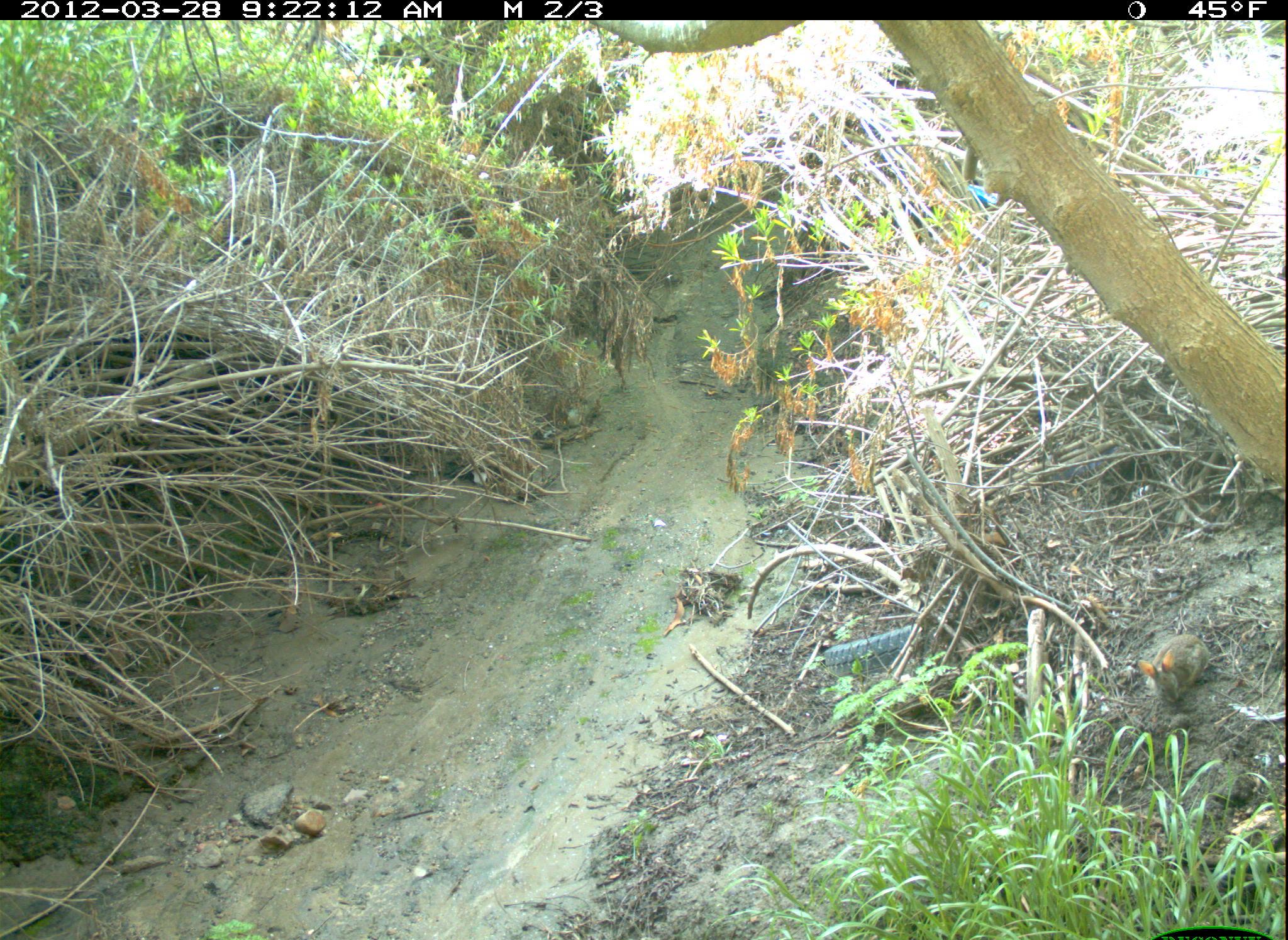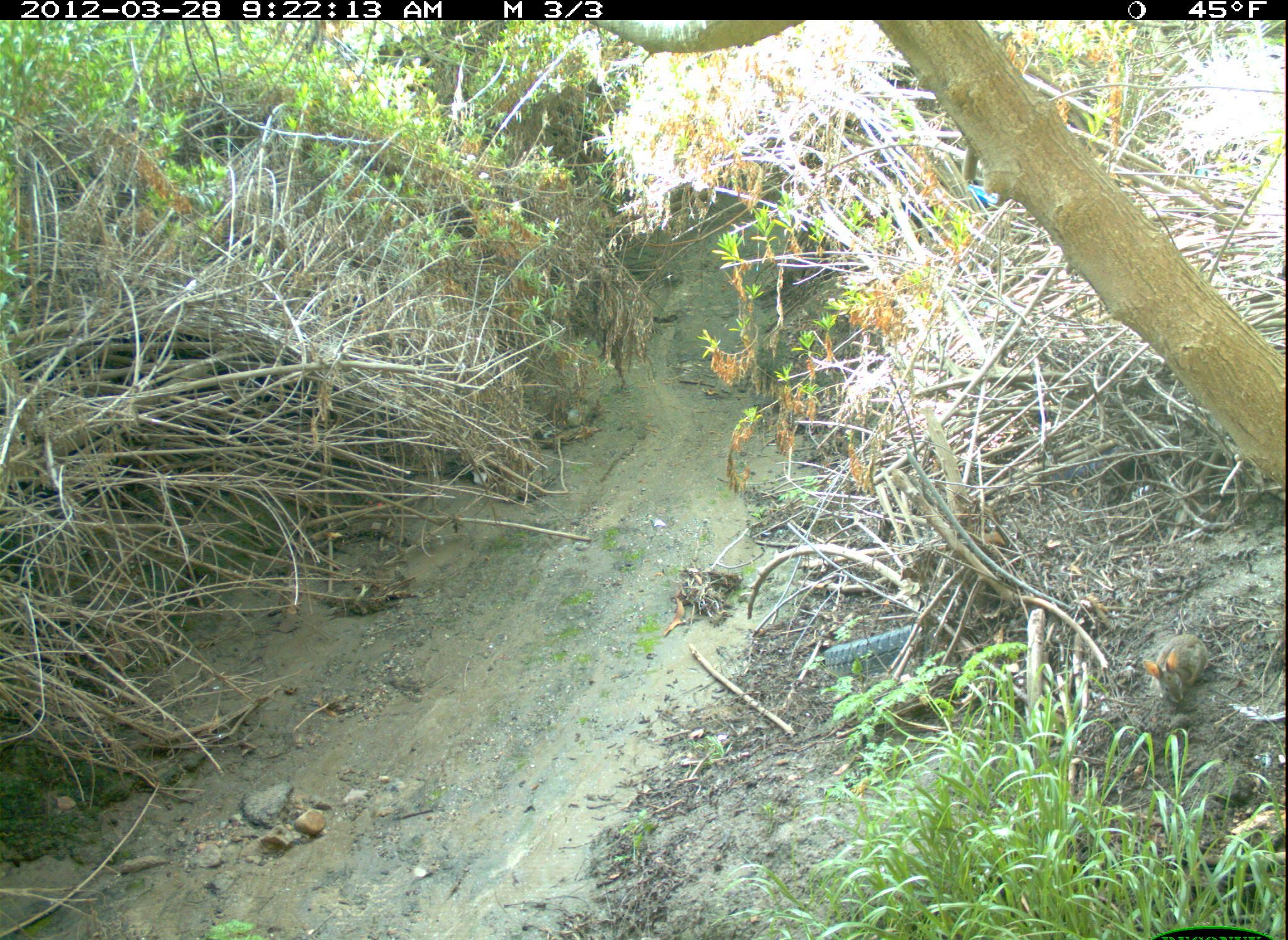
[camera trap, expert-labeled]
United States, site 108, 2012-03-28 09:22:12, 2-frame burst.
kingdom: Animalia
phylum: Chordata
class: Mammalia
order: Lagomorpha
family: Leporidae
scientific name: Leporidae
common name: rabbits and hares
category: rabbit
Rabbit (rabbits and hares) (Leporidae).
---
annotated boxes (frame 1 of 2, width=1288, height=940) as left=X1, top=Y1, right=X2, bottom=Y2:
rabbit: left=1135, top=632, right=1236, bottom=723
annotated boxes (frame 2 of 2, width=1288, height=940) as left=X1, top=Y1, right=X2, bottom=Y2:
rabbit: left=1137, top=620, right=1220, bottom=709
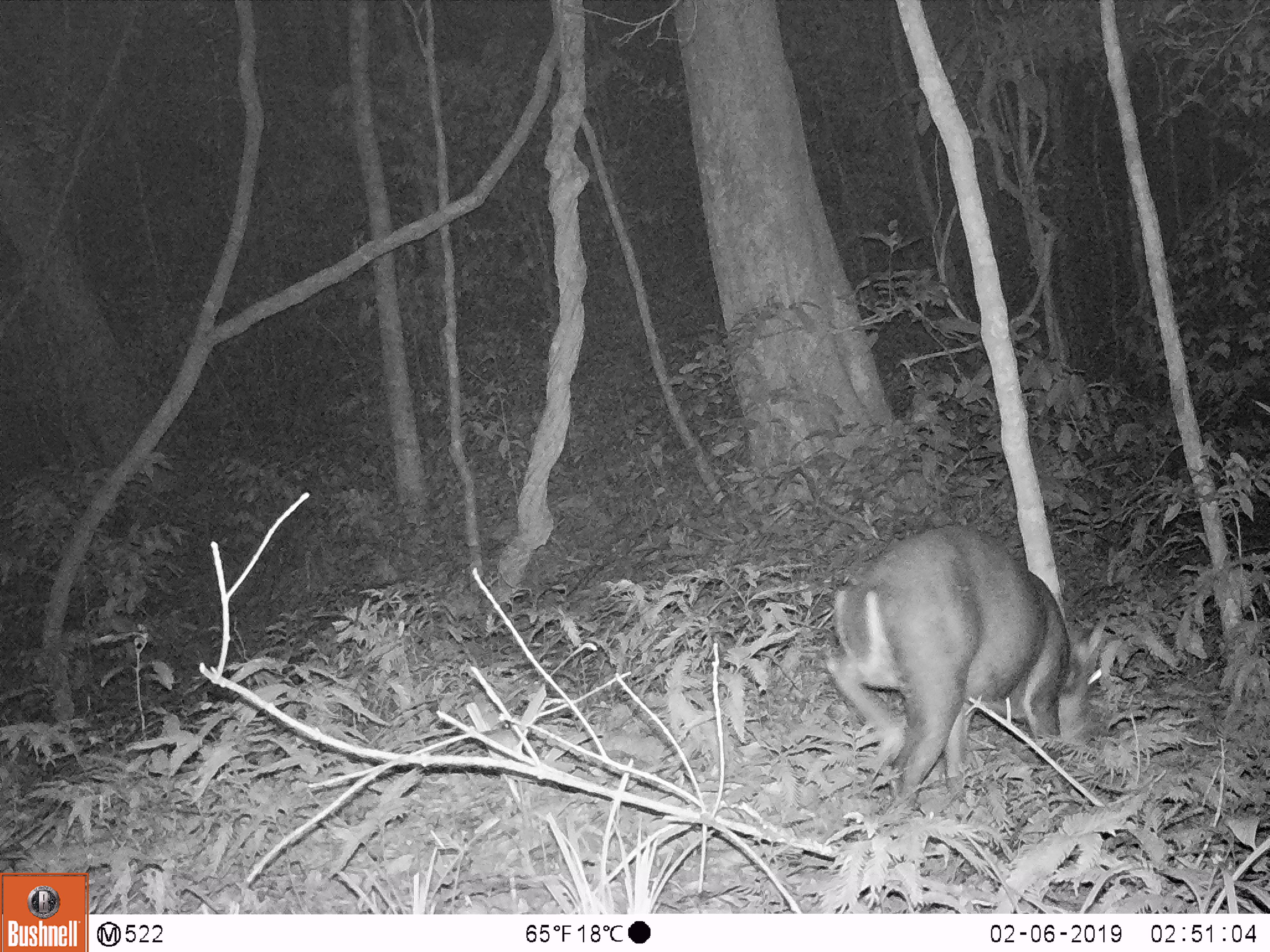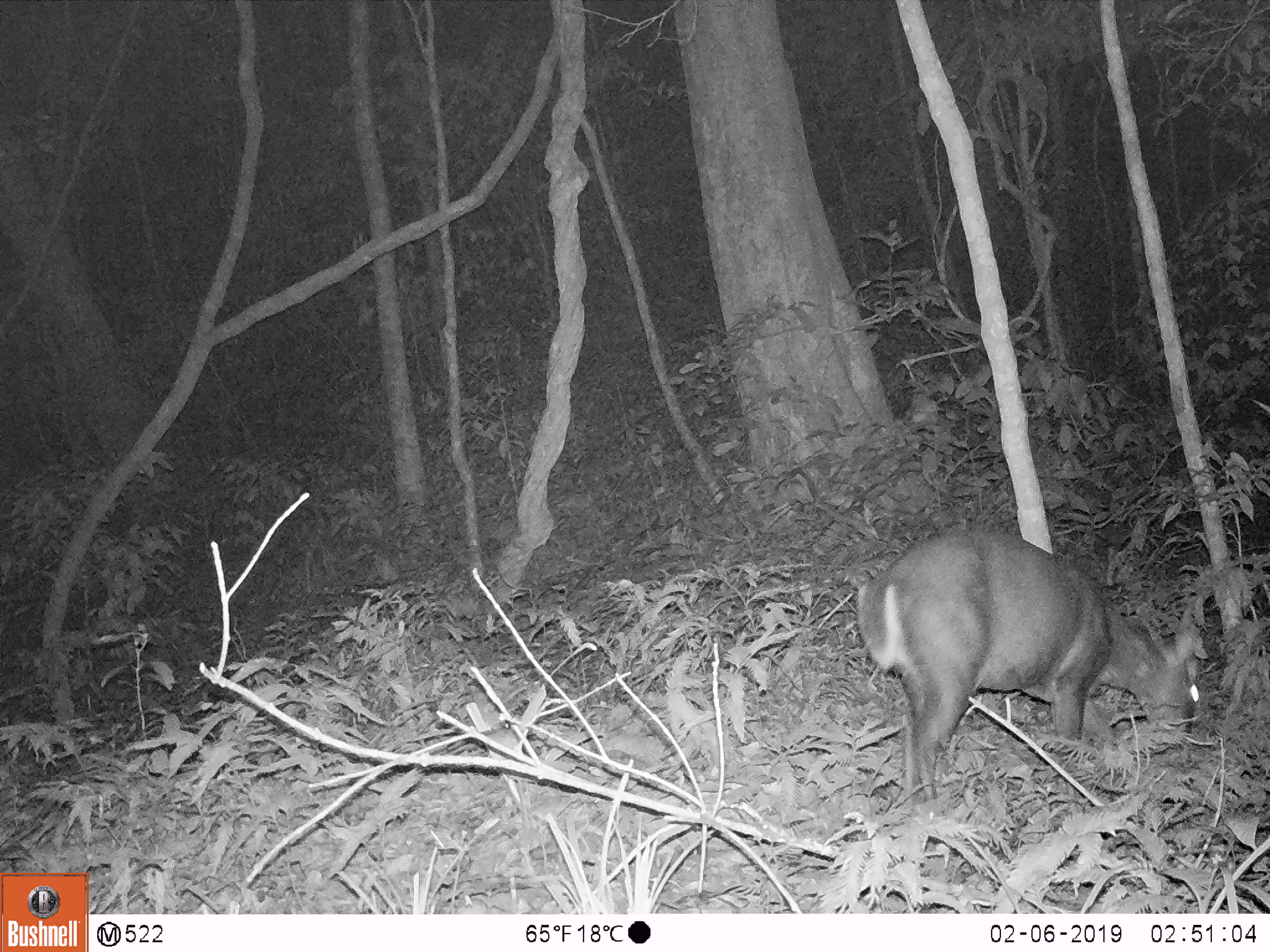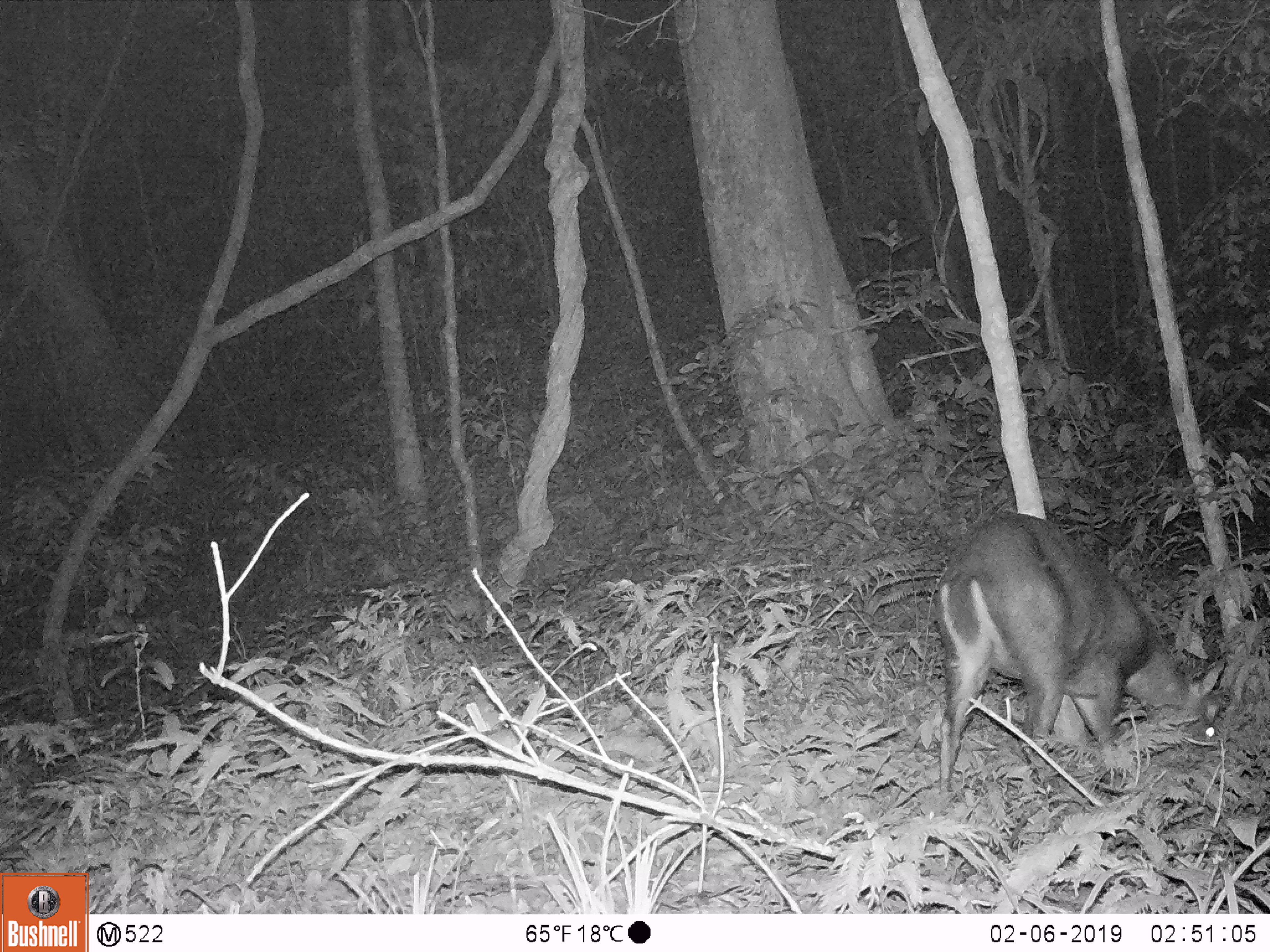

= = = = =

Problem to work on: Pictures stay out of the copy; print the material above exactly.

Answer to this exercise:
[camera trap, expert-labeled]
United States, site 108, 2012-03-28 09:22:12, 2-frame burst.
kingdom: Animalia
phylum: Chordata
class: Mammalia
order: Lagomorpha
family: Leporidae
scientific name: Leporidae
common name: rabbits and hares
category: rabbit
Rabbit (rabbits and hares) (Leporidae).
---
annotated boxes (frame 1 of 2, width=1288, height=940) as left=X1, top=Y1, right=X2, bottom=Y2:
rabbit: left=1135, top=632, right=1236, bottom=723
annotated boxes (frame 2 of 2, width=1288, height=940) as left=X1, top=Y1, right=X2, bottom=Y2:
rabbit: left=1137, top=620, right=1220, bottom=709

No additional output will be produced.